Terence Patrick "Terry" Dicks (17 March 1937 – 17 June 2020) was a British Conservative Party politician. He was MP for the constituency of Hayes and Harlington from 1983 to his retirement in 1997, having unsuccessfully contested Bristol South in 1979, when he lost to Labour's Michael Cocks. He was educated at the London School of Economics and the University of Oxford (DipEcon).[1]

Terry Dicks
Member of Parliament
for Hayes and Harlington
In office
9 June 1983  1 May 1997
Preceded byNeville Sandelson
Succeeded byJohn McDonnell
Personal details
Born(1937-03-17)17 March 1937
Bristol
Died17 June 2020(2020-06-17) (aged 83)
NationalityBritish
Political partyConservative

Member of Parliament

Dicks was known for his hardline right-wing views and caused controversy over several public statements he made. His strong opposition to state funding for the arts inspired Labour MP Tony Banks to claim, in a February 1990 debate, that Dicks' presence in the House of Commons was "living proof that a pig's bladder on a stick can get elected to Parliament."[2]
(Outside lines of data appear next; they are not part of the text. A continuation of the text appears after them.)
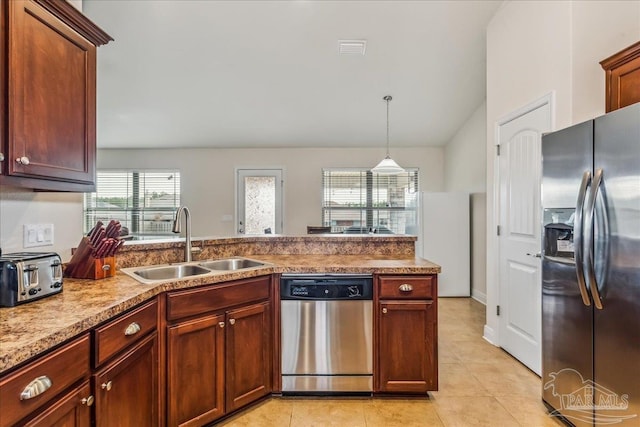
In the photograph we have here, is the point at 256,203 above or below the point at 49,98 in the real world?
below

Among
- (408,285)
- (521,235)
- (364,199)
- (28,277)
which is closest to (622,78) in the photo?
(521,235)

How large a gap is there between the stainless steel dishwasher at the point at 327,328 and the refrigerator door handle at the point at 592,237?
1113 mm

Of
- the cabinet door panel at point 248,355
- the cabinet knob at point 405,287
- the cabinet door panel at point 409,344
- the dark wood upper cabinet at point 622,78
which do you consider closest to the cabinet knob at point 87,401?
the cabinet door panel at point 248,355

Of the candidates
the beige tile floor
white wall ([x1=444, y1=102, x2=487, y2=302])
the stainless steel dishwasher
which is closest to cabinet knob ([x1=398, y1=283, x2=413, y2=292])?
the stainless steel dishwasher

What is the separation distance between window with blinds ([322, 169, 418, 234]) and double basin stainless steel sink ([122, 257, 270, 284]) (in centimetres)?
384

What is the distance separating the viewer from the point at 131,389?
54.3 inches

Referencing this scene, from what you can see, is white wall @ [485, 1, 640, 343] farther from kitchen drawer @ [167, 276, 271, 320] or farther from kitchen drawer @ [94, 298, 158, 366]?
kitchen drawer @ [94, 298, 158, 366]

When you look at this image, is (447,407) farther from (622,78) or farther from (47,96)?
(47,96)

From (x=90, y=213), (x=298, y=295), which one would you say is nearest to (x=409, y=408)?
(x=298, y=295)

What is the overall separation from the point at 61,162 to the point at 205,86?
3168 mm

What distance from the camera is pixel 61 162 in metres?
1.47

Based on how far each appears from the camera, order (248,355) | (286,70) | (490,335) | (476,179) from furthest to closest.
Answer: (476,179) < (286,70) < (490,335) < (248,355)

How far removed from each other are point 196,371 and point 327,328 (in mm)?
799

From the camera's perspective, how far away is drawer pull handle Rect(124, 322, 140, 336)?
1.35m
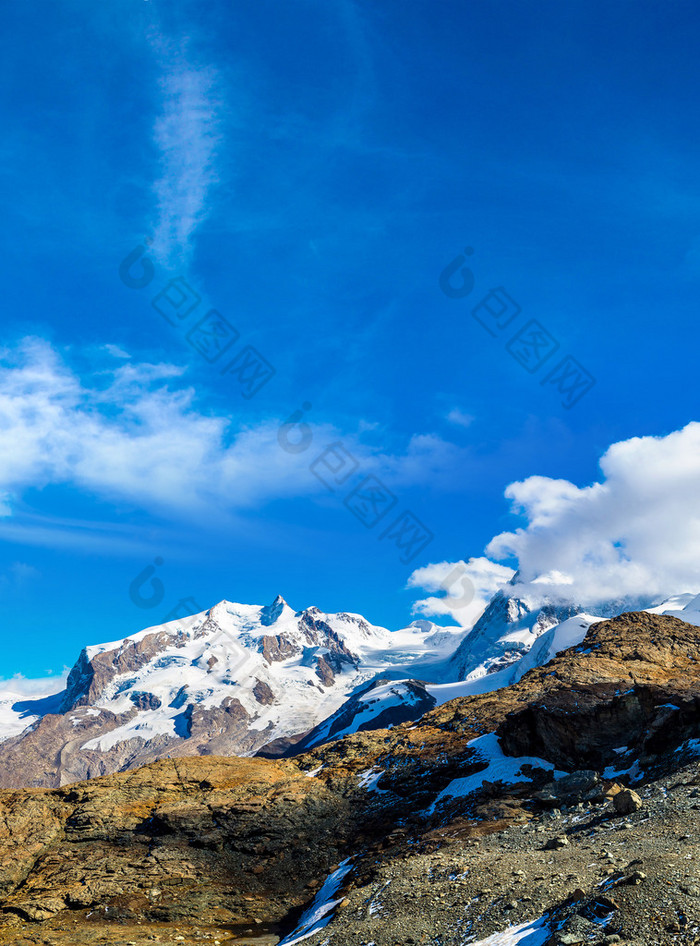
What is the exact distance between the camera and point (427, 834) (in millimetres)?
43656

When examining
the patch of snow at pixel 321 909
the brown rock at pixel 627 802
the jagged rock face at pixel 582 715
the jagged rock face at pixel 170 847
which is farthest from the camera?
the jagged rock face at pixel 582 715

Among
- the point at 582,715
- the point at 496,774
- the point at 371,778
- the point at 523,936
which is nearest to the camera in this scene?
the point at 523,936

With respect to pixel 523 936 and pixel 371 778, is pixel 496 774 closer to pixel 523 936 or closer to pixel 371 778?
pixel 371 778

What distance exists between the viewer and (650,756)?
4322cm

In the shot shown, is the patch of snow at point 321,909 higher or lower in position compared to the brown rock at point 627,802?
higher

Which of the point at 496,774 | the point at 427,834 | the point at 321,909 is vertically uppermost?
the point at 321,909

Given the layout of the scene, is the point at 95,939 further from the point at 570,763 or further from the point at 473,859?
the point at 570,763

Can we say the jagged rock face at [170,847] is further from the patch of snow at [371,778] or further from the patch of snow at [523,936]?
the patch of snow at [523,936]

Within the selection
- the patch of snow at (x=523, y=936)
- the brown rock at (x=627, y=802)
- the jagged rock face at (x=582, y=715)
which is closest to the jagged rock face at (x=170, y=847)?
the jagged rock face at (x=582, y=715)

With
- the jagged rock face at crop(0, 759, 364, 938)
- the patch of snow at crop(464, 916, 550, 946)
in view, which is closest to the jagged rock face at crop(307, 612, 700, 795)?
the jagged rock face at crop(0, 759, 364, 938)

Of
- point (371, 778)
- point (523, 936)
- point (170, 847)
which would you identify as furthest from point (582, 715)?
point (170, 847)

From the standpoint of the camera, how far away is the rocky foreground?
85.5 feet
In another arts funding debate in July that year, his remarks were controversial enough for fellow Conservative MP Patrick Cormack, in a heated House of Commons, to say, “This man is a disgrace to the House of Commons.” Dicks replied, “My hon. Friend the Member for Staffordshire, South (Cormack) reminds me of Henry VIII not with all the doublet and hose, but at least well fed.”[3]

Regarding Derrick Gregory, a mentally subnormal man who had been sentenced to death in Malaysia for drug smuggling, Dicks said he would be writing to the Malaysian government congratulating it on its approach. On Farzad Bazoft, an Observer journalist hanged by Saddam Hussein in 1990, Dicks said he "deserved to be hanged" on the eve of his execution.[4]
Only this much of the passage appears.